Gold-free diagnostics (pairwise agreement)

When you don’t have a gold segmentation, RT-SEG supports pairwise comparisons between methods/annotators:

  • Boundary_Similarity (the B-score above) with window
  • Boundary_Density_JSD
    Jensen–Shannon divergence between boundary-position histograms across the trace (lower = more similar distribution).

This is useful for:

  • annotator agreement studies
  • comparing two engines without claiming either is “gold”

“Optimistic” boundary cover (lenient diagnostic)

Boundary_Cover measures how well one segmentation’s boundaries are “covered” by another within a slack.
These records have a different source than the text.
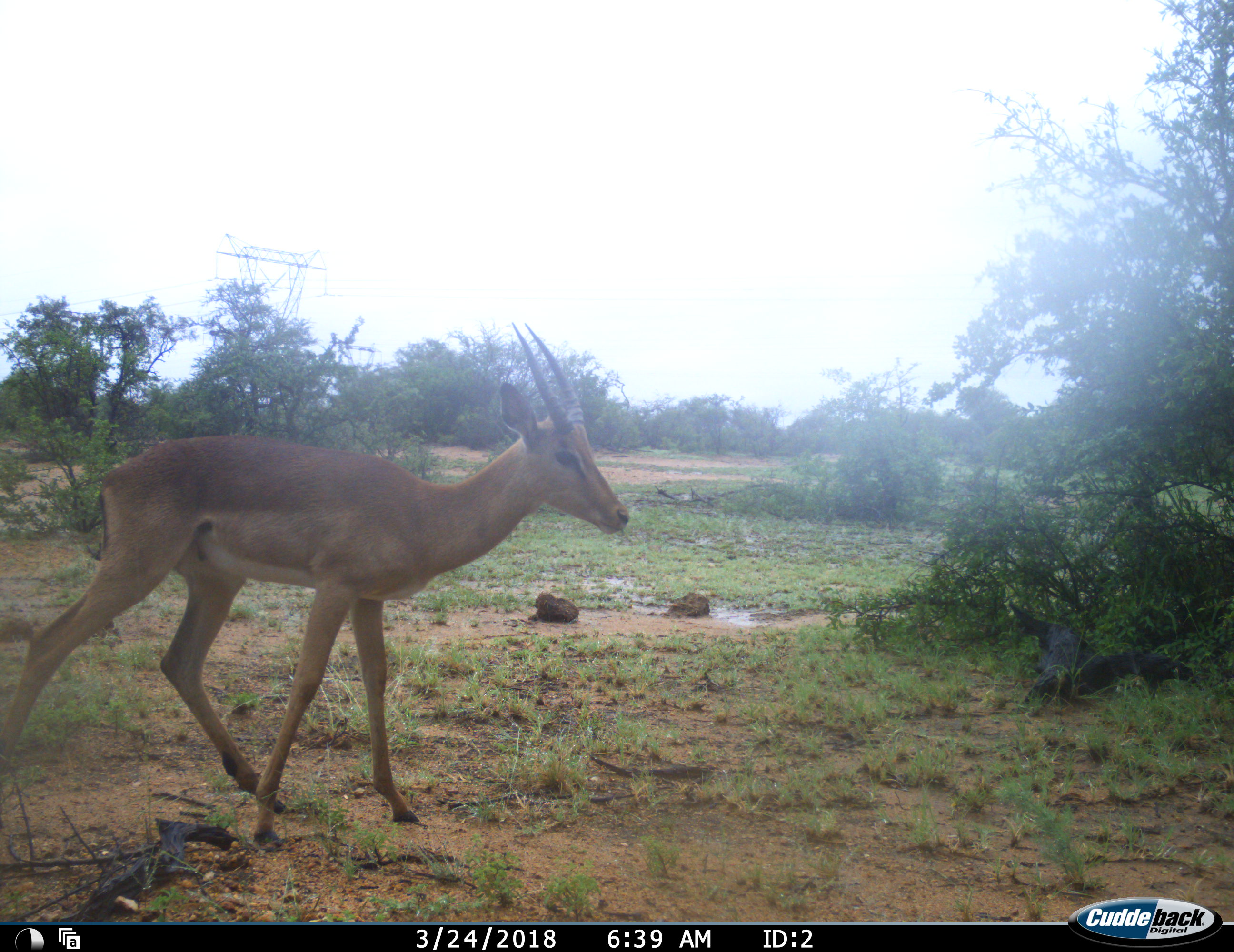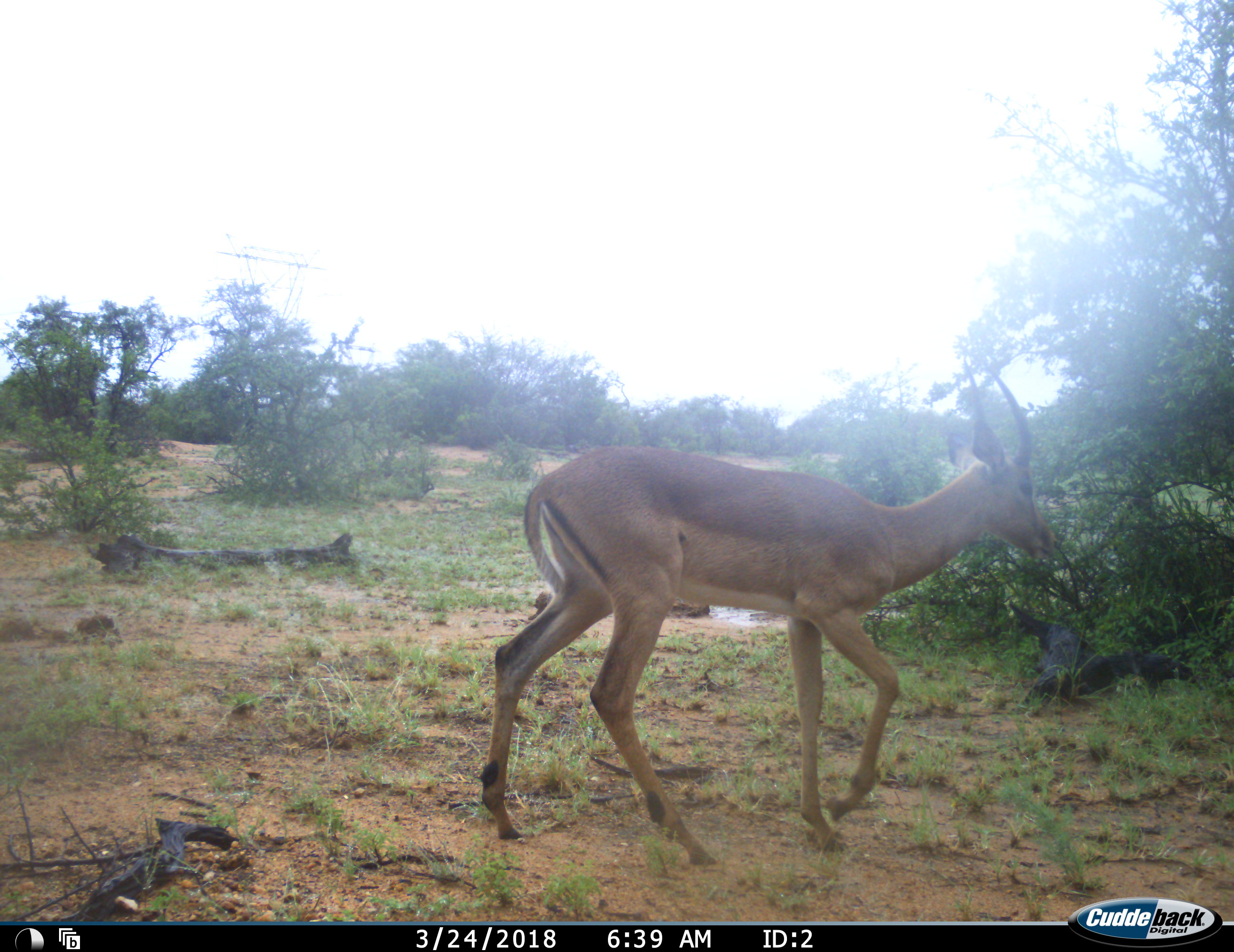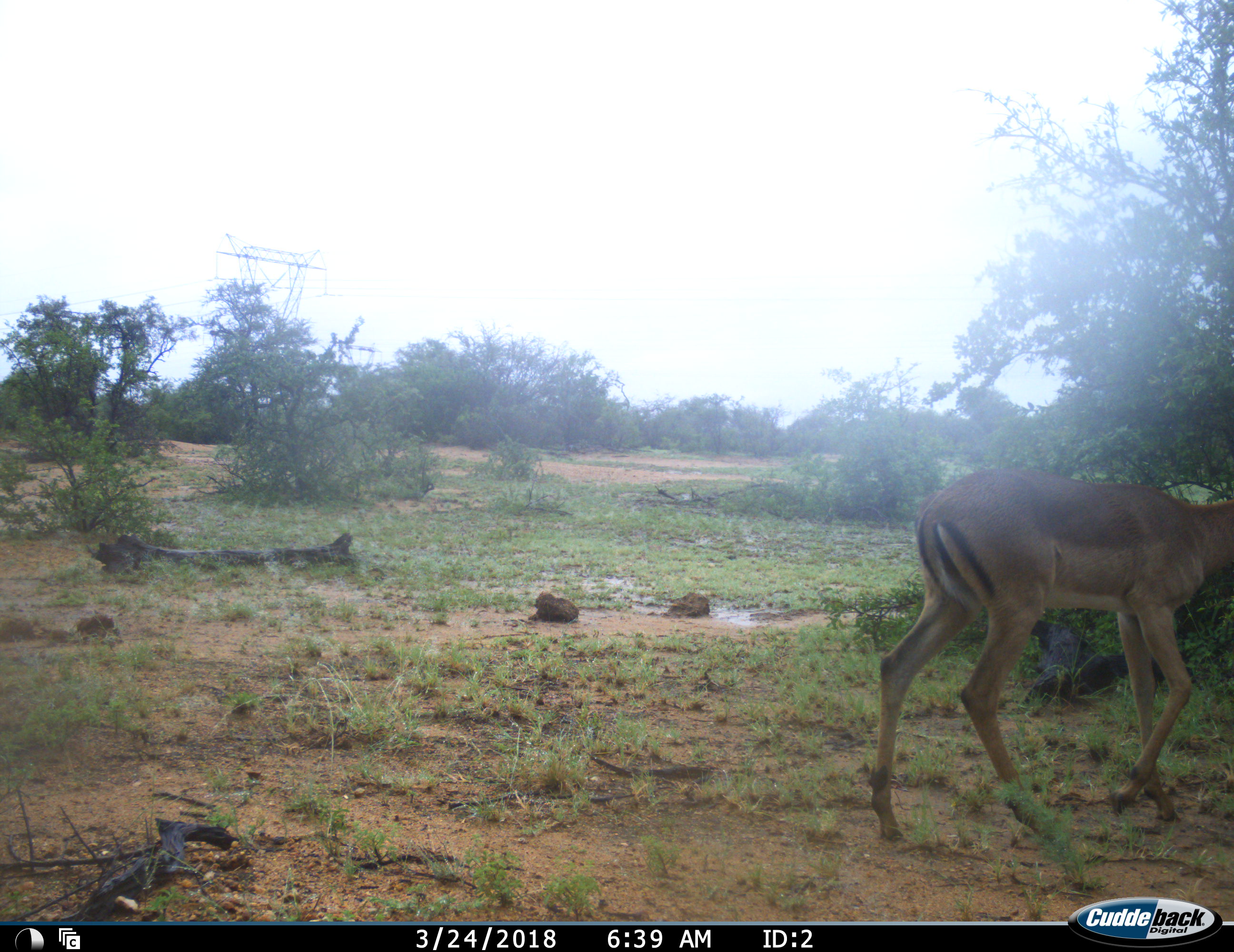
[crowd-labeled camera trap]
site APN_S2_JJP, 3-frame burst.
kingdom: Animalia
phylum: Chordata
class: Mammalia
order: Artiodactyla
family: Bovidae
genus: Aepyceros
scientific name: Aepyceros melampus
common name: impala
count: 1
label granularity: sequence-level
  • slack (characters) is the tolerance.
  • It is optimistic in the sense that it does not directly penalize extra boundaries in the covering segmentation.
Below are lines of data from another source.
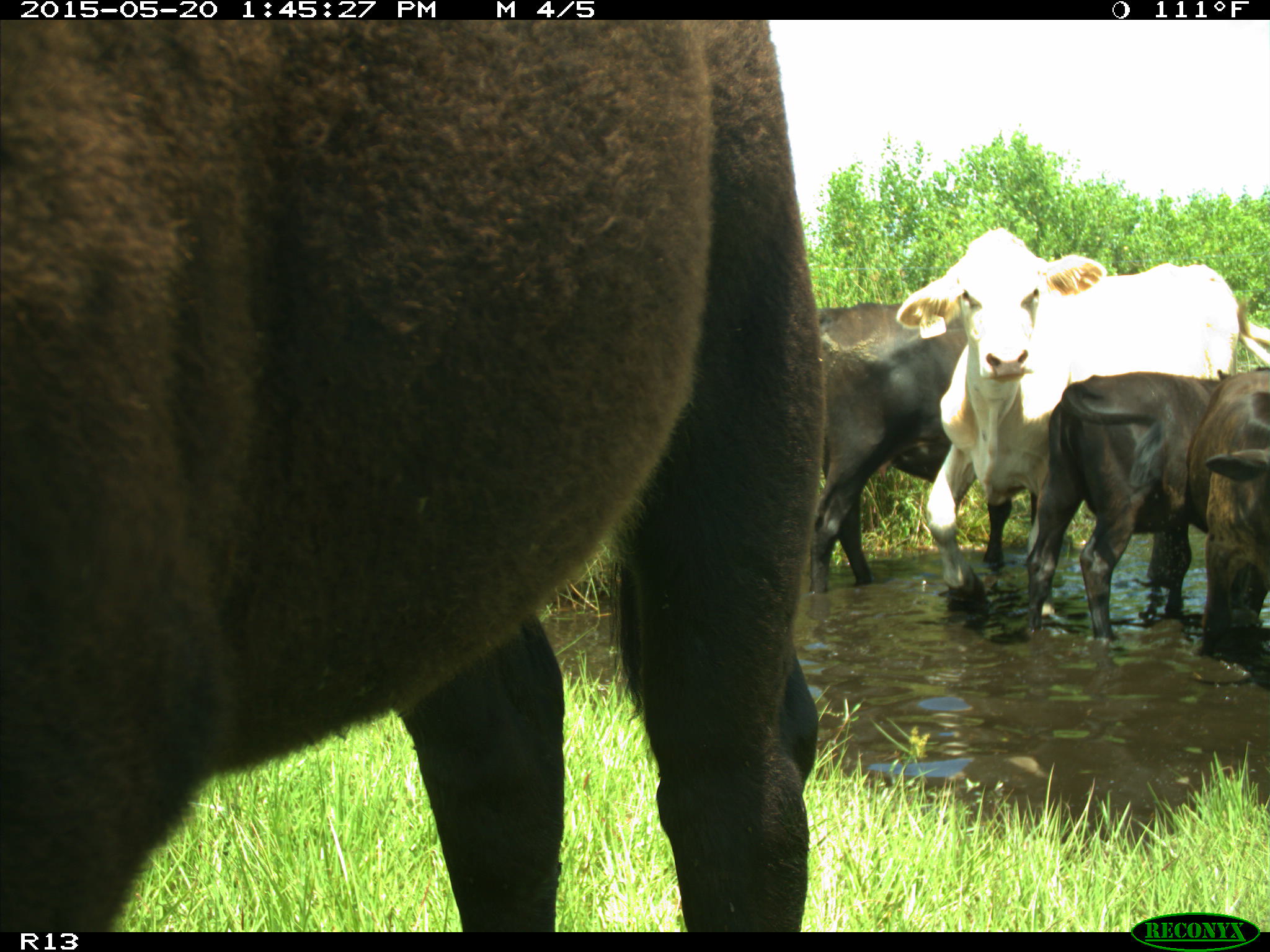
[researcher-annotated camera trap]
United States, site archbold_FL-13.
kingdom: Animalia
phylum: Chordata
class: Mammalia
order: Artiodactyla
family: Bovidae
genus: Bos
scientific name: Bos taurus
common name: domestic cow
This is best used as a diagnostic, not the headline metric.


Minimal example: evaluate one method vs gold (single trace)

from rt_seg import evaluate_segmentations

trace = "Step 1: Get data. Data is [1, 2]. Step 2: Sum data. Sum is 3. Step 3: Square it. Result is 9."

segmentations = {
    "Gold": [(0, 31), (31, 59), (59, 84)],
    "MethodA": [(0, 31), (31, 84)],
}

tables = evaluate_segmentations(
    trace=trace,
    segmentations=segmentations,
    gold_key="Gold",
    sigma=5.0,     # soft boundary tolerance (chars)
    window=10,     # boundary similarity jitter (chars)
    slack=10,      # boundary cover jitter (chars)
)

for group, df in tables.items():
    print(f"\n=== {group} ===")
    print(df)

What you get:

  • a dict of DataFrames keyed by metric group (e.g. classical, boundary_accuracy, segment_structure, agreement, optimistic)
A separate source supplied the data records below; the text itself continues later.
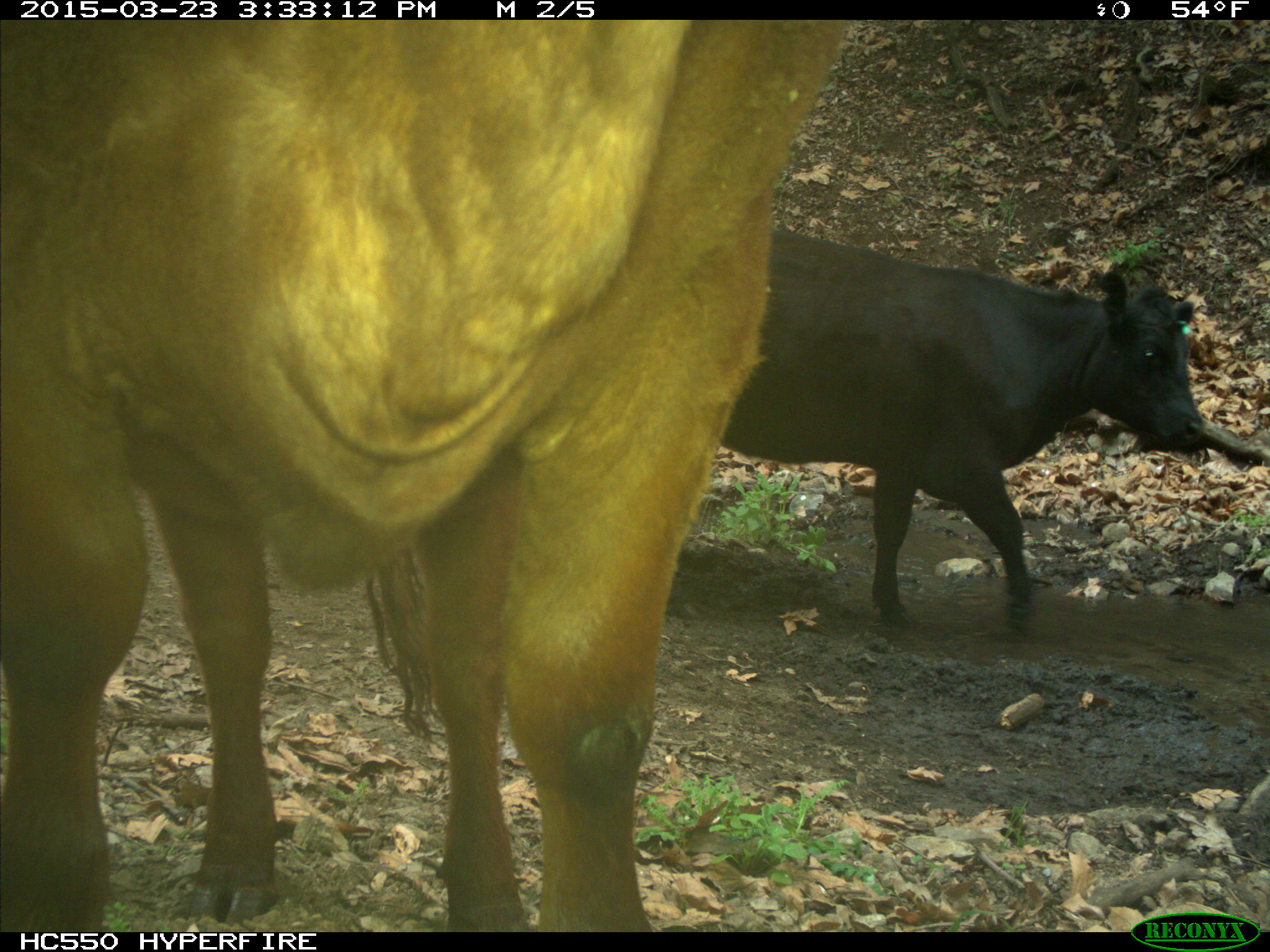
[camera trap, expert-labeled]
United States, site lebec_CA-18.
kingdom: Animalia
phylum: Chordata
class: Mammalia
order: Artiodactyla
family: Bovidae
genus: Bos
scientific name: Bos taurus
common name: domestic cow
Bos taurus (domestic cow).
Minimal example: evaluate across a dataset (aggregate)

Use this when you have multiple traces and want means/stds per method:

from rt_seg import evaluate_aggregate_segmentations, aggregated_results_to_json

traces = [
    "Trace one ...",
    "Trace two ...",
]

segmentations_per_trace = [
    {
        "Gold": [(0, 10), (10, 20)],
        "MethodA": [(0, 12), (12, 20)],
    },
    {
        "Gold": [(0, 5), (5, 15)],
        "MethodA": [(0, 6), (6, 15)],
    },
]

agg = evaluate_aggregate_segmentations(
    traces=traces,
    segmentations=segmentations_per_trace,
    gold_key="Gold",
    sigma=5.0,
    window=10,
    slack=10,
)

# Optional: JSON-serializable structure for saving
payload = aggregated_results_to_json(agg)
print(payload.keys())  # linear_metrics, pairwise_agreement_metrics, per_method_agreement_metrics

1) Always report metric hyperparameters

Because window, sigma, and slack directly control tolerance, include them in every table caption or JSON header:

  • window (Boundary Similarity jitter, chars)
  • sigma (Soft boundary decay scale, chars)
  • slack (Boundary cover jitter, chars)

2) Report a compact “headline + diagnostics” set

A practical default bundle:

Headline (pick 1–2):

  • Boundary_Similarity (with specified window)
  • Soft_Boundary_F1 (with specified sigma)

Diagnostics:

  • Boundary_Displacement (lower is better)
  • Segmentation_Bias (sign tells over/under segmentation)

3) Include runtime separately

If you track per-trace processing time (e.g. ptime), report:

  • mean runtime per trace
  • optionally p50/p95 if distributions are heavy-tailed (LLM engines often are)

4) Save results as JSON

Store:

  • method identifier (engine(s) + aligner + base unit)
  • metric means/stds
  • evaluation hyperparameters (window, sigma, slack)
  • dataset identifier / split name

This makes runs reproducible and comparable across machines.